QUALITY OF WRITING/GRAMMAR – 5.9
“I don't see any problems with the writing and grammar, but I don't exactly find it all that exciting either.”
“It's fine. It ain't Shakespeare but he could get a gig with People magazine probably.”
“What quality? Everything was taken from somewhere else! Of course the grammar is perfecto! It was taken from other sources! The parts that the author does write, however, are fine. Not Rhodes Scholar fine, but grade school at best.”
“Good use of grammar and punctuation. Should spell check a bit before hitting publish. However, the writers of this site do know their way around a sentence. Currently, I'm enamored with the following: ‘Looks like it’s that time of the month … time to go to rehab.’”
“The grammar is correct enough to get the vapid ideas across.”
“The writing style is so so.”
INTANGIBLES – 3.3
“Ads. Lack of original content. Broken links. Pics that don't work, in the header no less! A blogroll that reads like the Who's Who of the superficial, malcontent and unoriginal. Ugh. I can't find anything redeeming about this blog, except for the little X in the right hand corner of the screen. Here's a 1, just for allowing me to escape.”

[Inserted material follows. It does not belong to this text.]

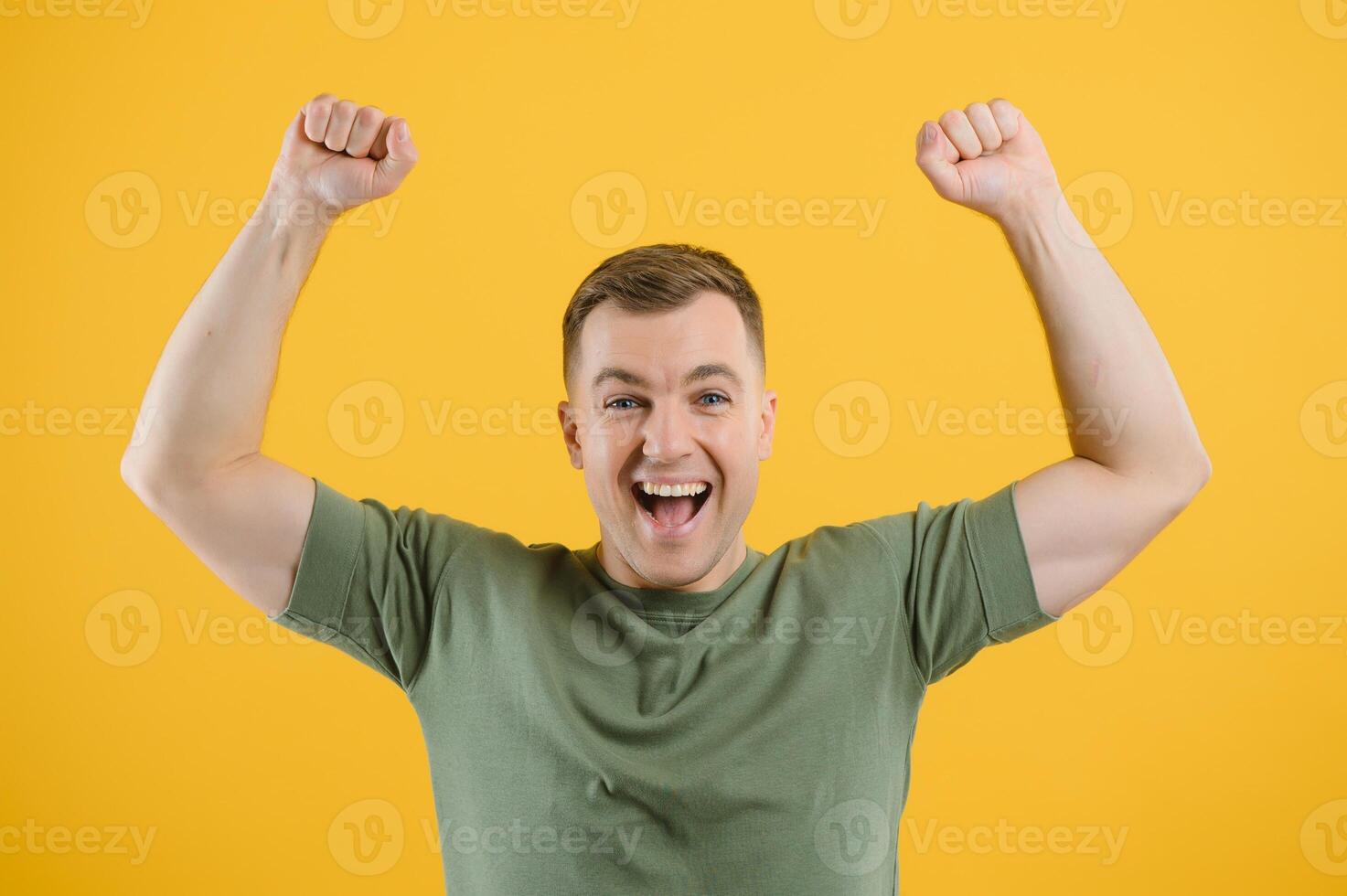 Excited young man guy posing isolated on yellow background studio portrait. People lifestyle concept. Mock up copy space. Rising hands, clenching fists like winner photo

“Blogs like these are so impersonal because there is no ‘about’ the blogger/author. You have no idea who's writing it. I have a hard time getting into blogs like this.”
“Is this guy a professional? Look at the bottom of the site. Does he work for MTV or VH1?”

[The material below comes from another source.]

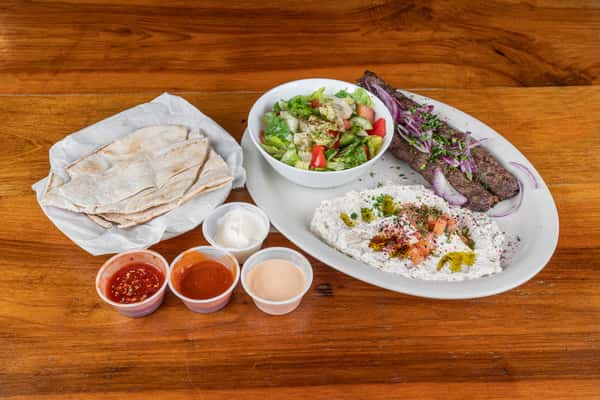 Grilled kafta kabob plate with rice, salad, pita bread, vegetables, and dipping sauces.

“I am just so burned out on stuff like this. I spent a lot of time going though this blog, but frankly five minutes in I was exhausted.”
“Anything that has to do with VH-1’s Best Week Ever automatically loses credibility with me.”
“I was in a shitty mood before I read this blog. Now I'm ready to gouge my eyes out.”
“Could they add just a few more tags? I think they missed ‘and’ ‘it’ and ‘the.’”
“I think the concept works much better as a TV show than a blog.”
FREQUENCY – 10.0
“Best Week Ever features several posts each day.”
WOULD YOU READ THIS BLOG REGULARLY – 48% Yes
“No, I read too much about celebrities now.”
“If I happened upon it in my web surfing, I'd read it, but I wouldn't blogroll it or add it to my Bloglines.”
“God, no.”
“Yep. I subscribe through Bloglines.”
“Let's play this by ear, shall we? I've put it in my bookmarks and promise to ‘glance’ at it every couple of days. Fair enough?”
“Hell, no!”
“Yes, but only because it's always up-to-date.”
“I might now, but only for the purpose of finding new music.”
OVERALL – 69.2
1 Comments:
What amazes me is how popular these sites are. If you look in the blog directories/ranking sites, the top 5-10 blogs (by visitors) are usually the celeb sites. The only thing I can think of is that teens are glued to their screens searching for Britney and Christina gossip.